Do this
Reproduce every one of the entries below word for word, without changing anything.

########################################

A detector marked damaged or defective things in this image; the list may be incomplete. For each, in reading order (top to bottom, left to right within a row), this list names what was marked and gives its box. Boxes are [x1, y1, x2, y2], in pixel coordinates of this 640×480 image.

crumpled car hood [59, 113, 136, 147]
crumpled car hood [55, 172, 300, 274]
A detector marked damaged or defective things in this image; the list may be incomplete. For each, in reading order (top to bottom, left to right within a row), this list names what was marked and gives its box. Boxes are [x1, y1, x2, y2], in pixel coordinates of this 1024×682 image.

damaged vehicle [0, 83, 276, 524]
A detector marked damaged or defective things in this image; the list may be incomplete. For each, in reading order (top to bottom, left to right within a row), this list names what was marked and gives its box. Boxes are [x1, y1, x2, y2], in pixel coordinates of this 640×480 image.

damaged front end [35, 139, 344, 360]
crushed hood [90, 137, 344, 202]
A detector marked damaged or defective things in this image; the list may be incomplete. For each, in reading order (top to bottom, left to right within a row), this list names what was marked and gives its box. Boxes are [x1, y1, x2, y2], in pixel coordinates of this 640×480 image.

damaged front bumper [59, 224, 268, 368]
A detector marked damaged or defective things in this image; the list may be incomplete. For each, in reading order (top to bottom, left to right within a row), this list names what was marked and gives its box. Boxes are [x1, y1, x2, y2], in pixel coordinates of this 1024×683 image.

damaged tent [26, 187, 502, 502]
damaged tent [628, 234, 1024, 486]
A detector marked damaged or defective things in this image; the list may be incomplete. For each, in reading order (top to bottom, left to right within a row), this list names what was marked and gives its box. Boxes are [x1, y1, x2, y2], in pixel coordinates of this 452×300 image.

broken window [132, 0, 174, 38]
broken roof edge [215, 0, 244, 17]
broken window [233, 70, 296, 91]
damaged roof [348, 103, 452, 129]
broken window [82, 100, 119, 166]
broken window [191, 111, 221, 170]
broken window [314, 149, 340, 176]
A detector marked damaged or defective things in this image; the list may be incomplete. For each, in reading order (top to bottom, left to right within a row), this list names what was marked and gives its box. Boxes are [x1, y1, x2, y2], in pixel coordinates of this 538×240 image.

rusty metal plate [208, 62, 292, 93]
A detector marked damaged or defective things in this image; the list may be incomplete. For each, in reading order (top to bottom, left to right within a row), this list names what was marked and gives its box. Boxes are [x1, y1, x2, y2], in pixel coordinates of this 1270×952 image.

########################################

Answer to this exercise
A detector marked damaged or defective things in this image; the list may be incomplete. For each, in reading order (top to bottom, left to right within a row), this list names what was marked and gives its box. Boxes are [x1, y1, x2, y2], in pixel coordinates of this 640×480 image.

crumpled car hood [59, 113, 136, 147]
crumpled car hood [55, 172, 300, 274]
A detector marked damaged or defective things in this image; the list may be incomplete. For each, in reading order (top to bottom, left to right within a row), this list names what was marked and gives its box. Boxes are [x1, y1, x2, y2], in pixel coordinates of this 1024×682 image.

damaged vehicle [0, 83, 276, 524]
A detector marked damaged or defective things in this image; the list may be incomplete. For each, in reading order (top to bottom, left to right within a row), this list names what was marked and gives its box. Boxes are [x1, y1, x2, y2], in pixel coordinates of this 640×480 image.

damaged front end [35, 139, 344, 360]
crushed hood [90, 137, 344, 202]
A detector marked damaged or defective things in this image; the list may be incomplete. For each, in reading order (top to bottom, left to right within a row), this list names what was marked and gives its box. Boxes are [x1, y1, x2, y2], in pixel coordinates of this 640×480 image.

damaged front bumper [59, 224, 268, 368]
A detector marked damaged or defective things in this image; the list may be incomplete. For each, in reading order (top to bottom, left to right within a row), this list names what was marked and gives its box. Boxes are [x1, y1, x2, y2], in pixel coordinates of this 1024×683 image.

damaged tent [26, 187, 502, 502]
damaged tent [628, 234, 1024, 486]
A detector marked damaged or defective things in this image; the list may be incomplete. For each, in reading order (top to bottom, left to right within a row), this list names what was marked and gives its box. Boxes are [x1, y1, x2, y2], in pixel coordinates of this 452×300 image.

broken window [132, 0, 174, 38]
broken roof edge [215, 0, 244, 17]
broken window [233, 70, 296, 91]
damaged roof [348, 103, 452, 129]
broken window [82, 100, 119, 166]
broken window [191, 111, 221, 170]
broken window [314, 149, 340, 176]
A detector marked damaged or defective things in this image; the list may be incomplete. For each, in reading order (top to bottom, left to right within a row), this list names what was marked and gives its box. Boxes are [x1, y1, x2, y2], in pixel coordinates of this 538×240 image.

rusty metal plate [208, 62, 292, 93]
A detector marked damaged or defective things in this image; the list may be incomplete. For each, in reading order (top to bottom, left to right within a row), this list names what was marked and gives its box. Boxes are [x1, y1, x2, y2], in pixel coordinates of this 1270×952 image.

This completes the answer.